We also recognize several limitations. Firstly, convenience sampling, online advertisement, and online data collection are limited to respondents with an internet connection, potentially excluding respondents living in most remote areas. Secondly, this study focused on undergraduate students, and the majority of them were women and unmarried, which restricted the generalization to other Indonesian populations.

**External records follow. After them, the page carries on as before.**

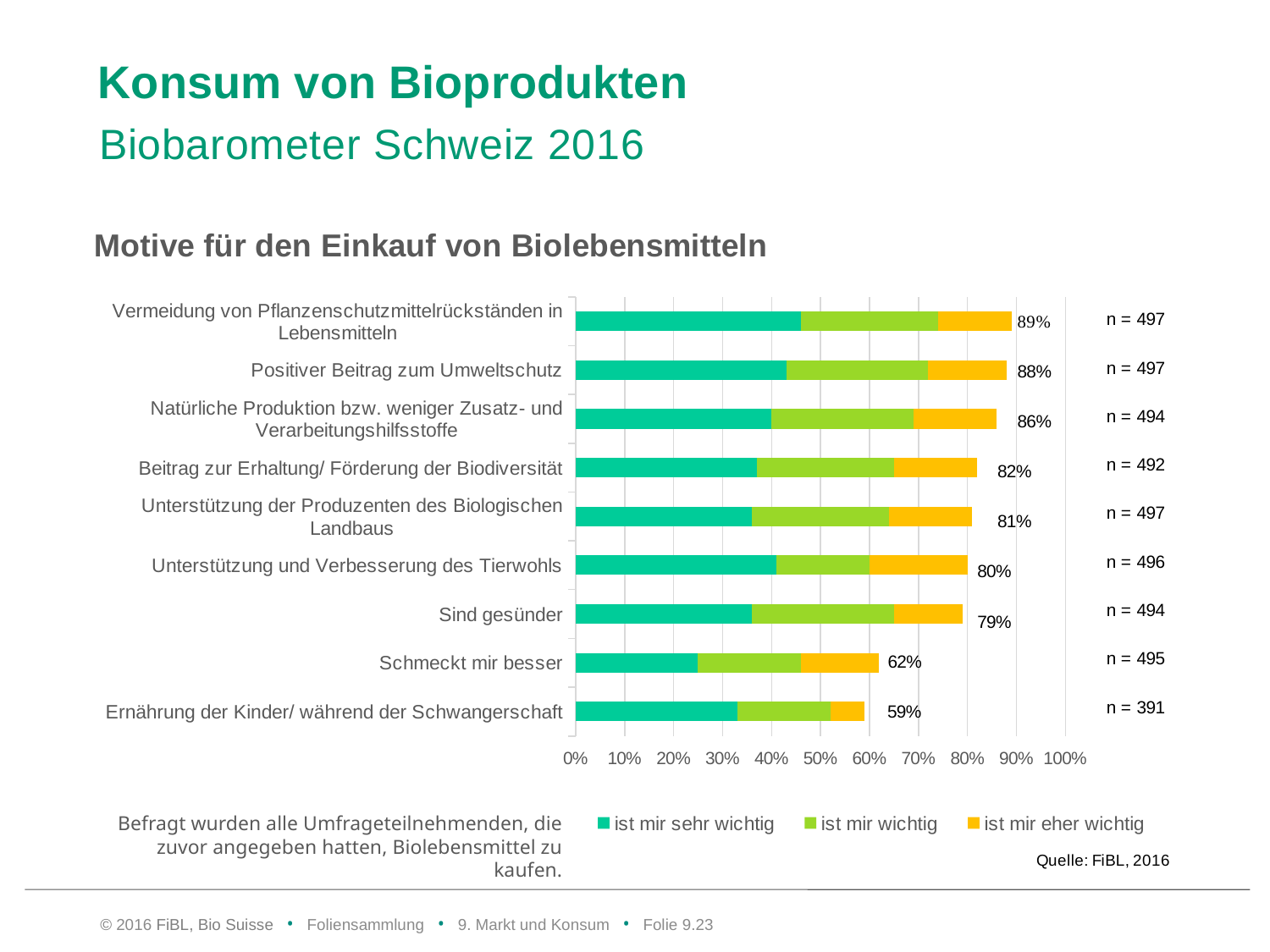
What kind of chart is shown on the slide? Stacked bar chart Which has a higher total percentage: "Unterstützung und Verbesserung des Tierwohls" or "Schmeckt mir besser"? Unterstützung und Verbesserung des Tierwohls Which motive has the highest total percentage? Vermeidung von Pflanzenschutzmittelrückständen in Lebensmitteln What total percentage is shown for "Sind gesünder"? 79% What total percentage is shown for "Positiver Beitrag zum Umweltschutz"? 88% How many motives (categories) are shown in the chart? 9 Which motive has the lowest total percentage? Ernährung der Kinder/ während der Schwangerschaft Is the "ist mir sehr wichtig" segment for "Schmeckt mir besser" greater or less than 30%? less What total percentage is shown for "Ernährung der Kinder/ während der Schwangerschaft"? 59% What is the difference between the total percentages for "Beitrag zur Erhaltung/ Förderung der Biodiversität" and "Schmeckt mir besser"? 20% How many series does the legend list? 3 What is the sample size (n) shown for "Ernährung der Kinder/ während der Schwangerschaft"? n = 391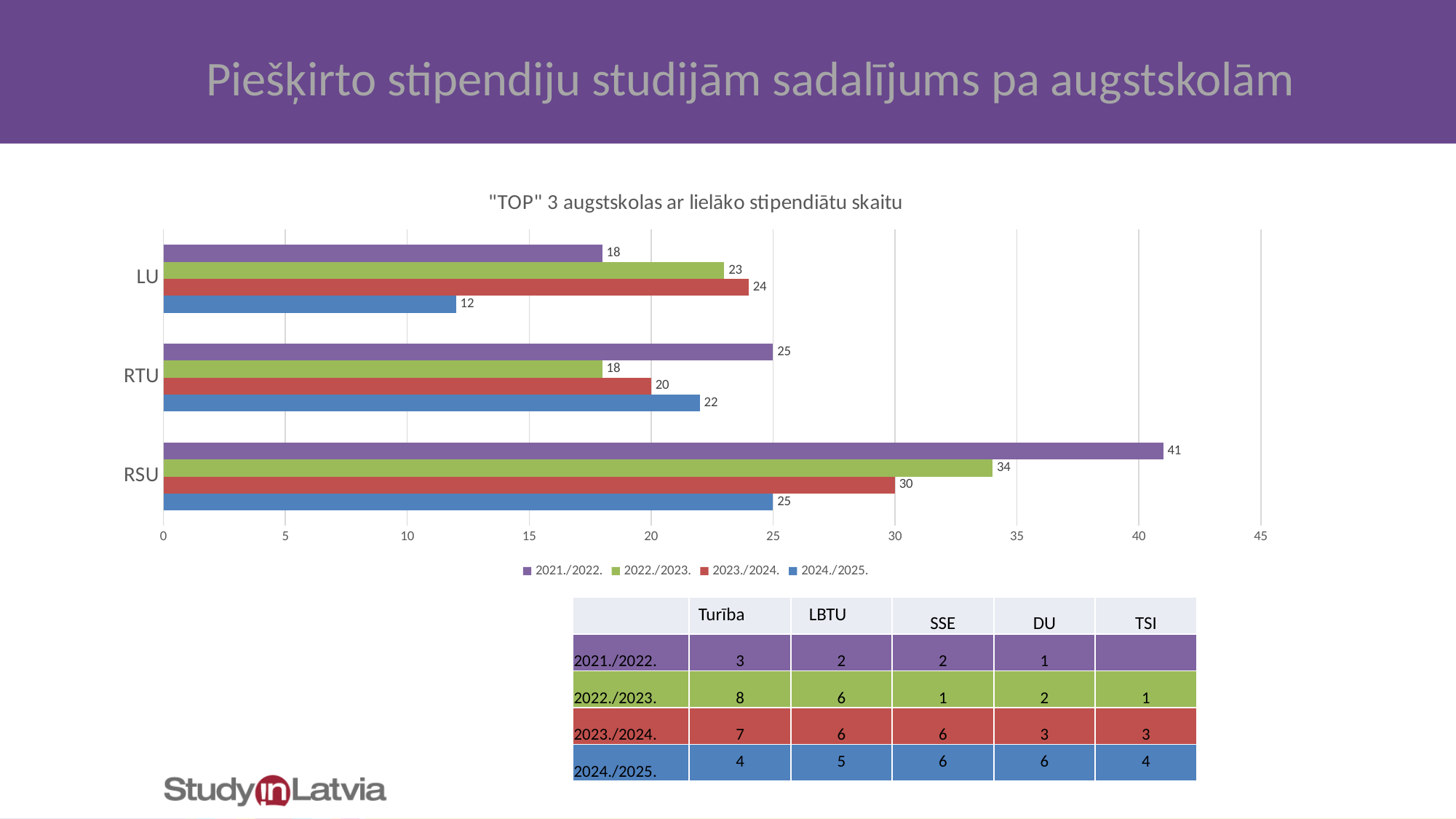
What kind of chart is shown? bar chart How many universities are shown on the chart? 3 Is the value for RSU in the 2022./2023. series greater or less than 30? greater Which university has the lowest value in the 2024./2025. series? LU What is the title of the chart? "TOP" 3 augstskolas ar lielāko stipendiātu skaitu What is the value for LU in the 2024./2025. series? 12 What is the value for RTU in the 2023./2024. series? 20 Which is larger: the LU value for 2023./2024. or the RTU value for 2023./2024.? LU What is the difference between the RSU and RTU values in the 2021./2022. series? 16 Which university has the highest value in the 2022./2023. series? RSU How many series does the legend list? 4 What is the value for RSU in the 2021./2022. series? 41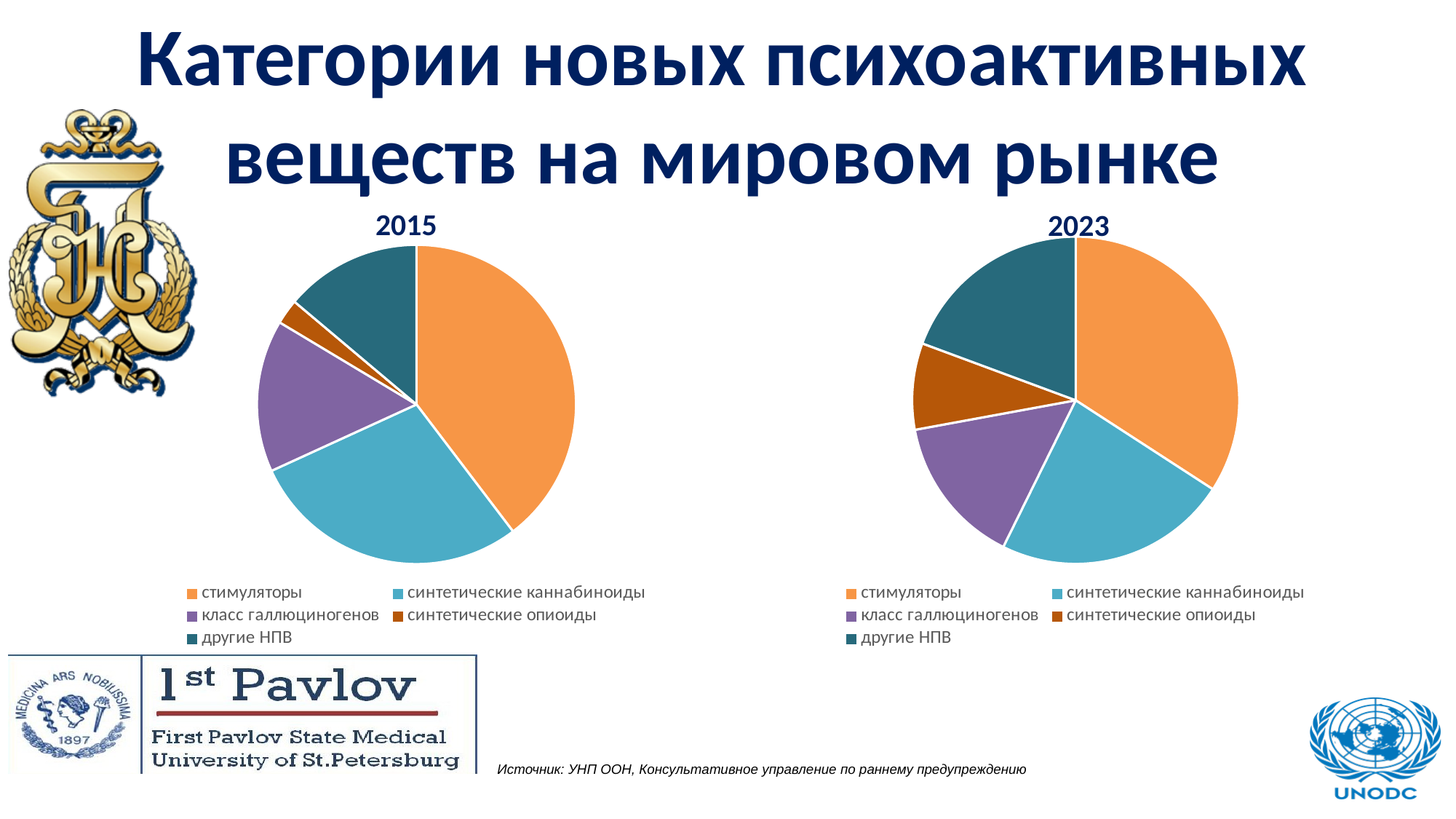
What colour represents стимуляторы in the pie charts? orange In the 2023 pie chart, which category has the smallest slice? синтетические опиоиды In the 2023 pie chart, which category has the largest slice? стимуляторы In the 2023 pie chart, which slice is larger: другие НПВ or синтетические опиоиды? другие НПВ What kind of chart is the 2015 chart? pie chart In the 2015 pie chart, which category has the largest slice? стимуляторы Which year does the pie chart on the left of the slide show? 2015 In the 2015 pie chart, which slice is larger: синтетические каннабиноиды or класс галлюциногенов? синтетические каннабиноиды How many entries does the legend of the 2023 pie chart list? 5 What kind of chart is the 2023 chart? pie chart In the 2015 pie chart, which category has the smallest slice? синтетические опиоиды How many slices does the 2015 pie chart have? 5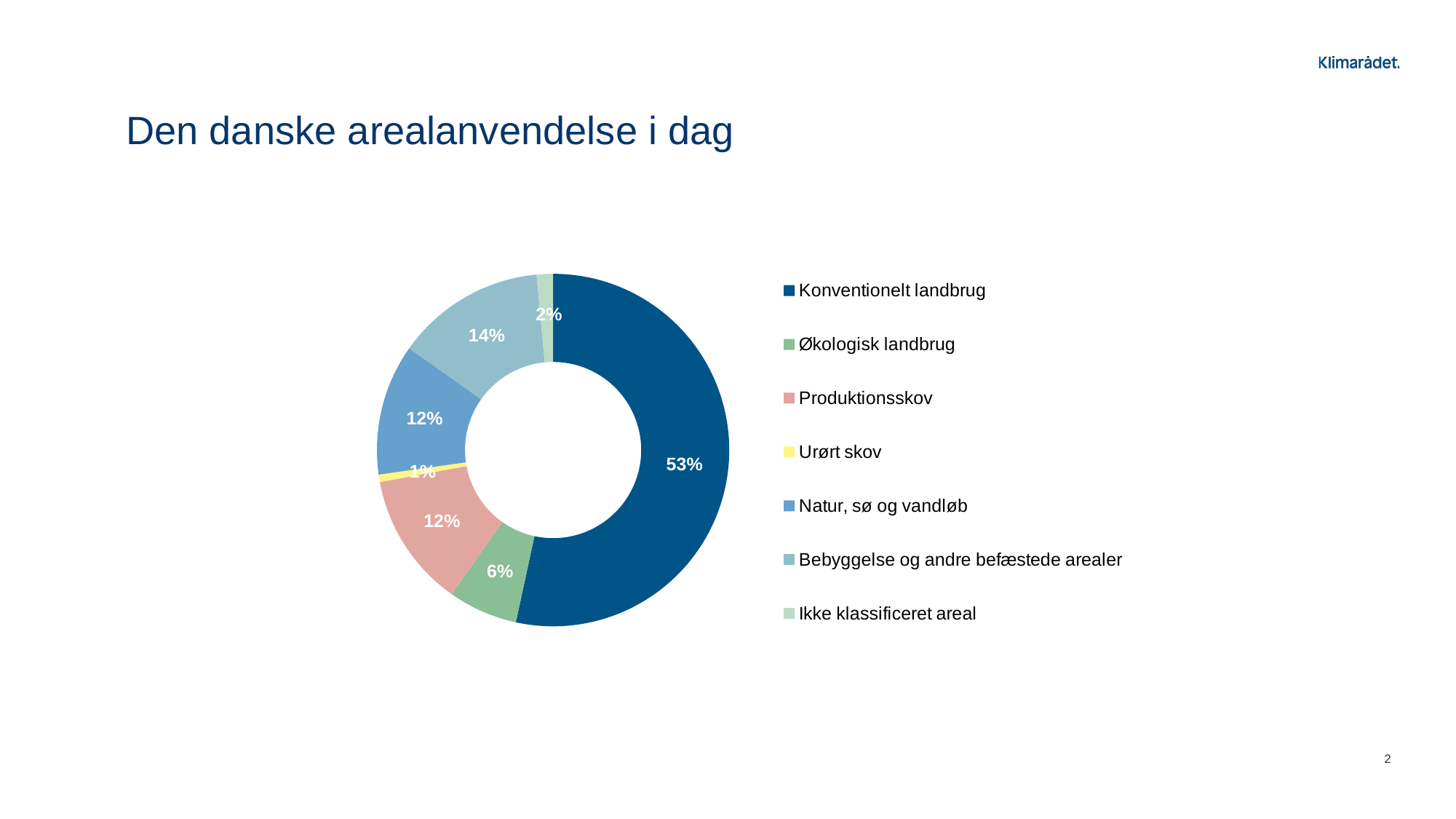
What share of the pie does Konventionelt landbrug account for? 53% How many categories does the legend list? 7 What is the value shown for Bebyggelse og andre befæstede arealer? 14% What is the value shown for Ikke klassificeret areal? 2% What is the value shown for Urørt skov? 1% Which category has the smallest slice of the chart? Urørt skov Which is larger, the share for Økologisk landbrug or the share for Produktionsskov? Produktionsskov What kind of chart is shown on the slide? Pie chart (donut) What is the difference between the shares of Konventionelt landbrug and Bebyggelse og andre befæstede arealer? 39 percentage points What is the value shown for Økologisk landbrug? 6% Which category has the largest slice of the chart? Konventionelt landbrug What is the title of the slide containing the chart? Den danske arealanvendelse i dag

Considering the cultural and social-economic background of the Indonesian people, future studies can further explore the two-factor structure of the 8-item Indonesian RES and convergent, divergent, and discriminant validity with another sample/ other samples. Future studies are also suggested to explore whether multitasking is a norm for other Indonesian populations with regard to psychological resilience. A longitudinal study that follows individuals after a traumatic event to determine whether psychological resilience accurately predicts post-traumatic outcomes, is also recommended for future studies. This approach could discover how the Indonesian RES could identify significant changes, dynamics, and mechanisms in resilience from time to time, both in individual and group contexts, and the factors that influence these changes [51].

Conclusion

In summary, this study set out to validate the Indonesian version of the RES, which can be used by Indonesian undergraduate students. A comprehensive cross-cultural adaptation was conducted to ensure that the construct of psychological resilience has been culturally captured. According to the findings of this study, the Indonesian RES is a valid and reliable measure of psychological resilience in Indonesian undergraduate students. Given that Indonesia is one of the world’s most disaster-prone countries, contributing to the higher risk of experiencing PTEs and trauma-related disorders, this study contributes to the larger Indonesian population by providing a resilience instrument for future studies. The final 8-item Indonesian RES is recommended for research and clinical practice, which might be beneficial to further research and public mental health initiatives.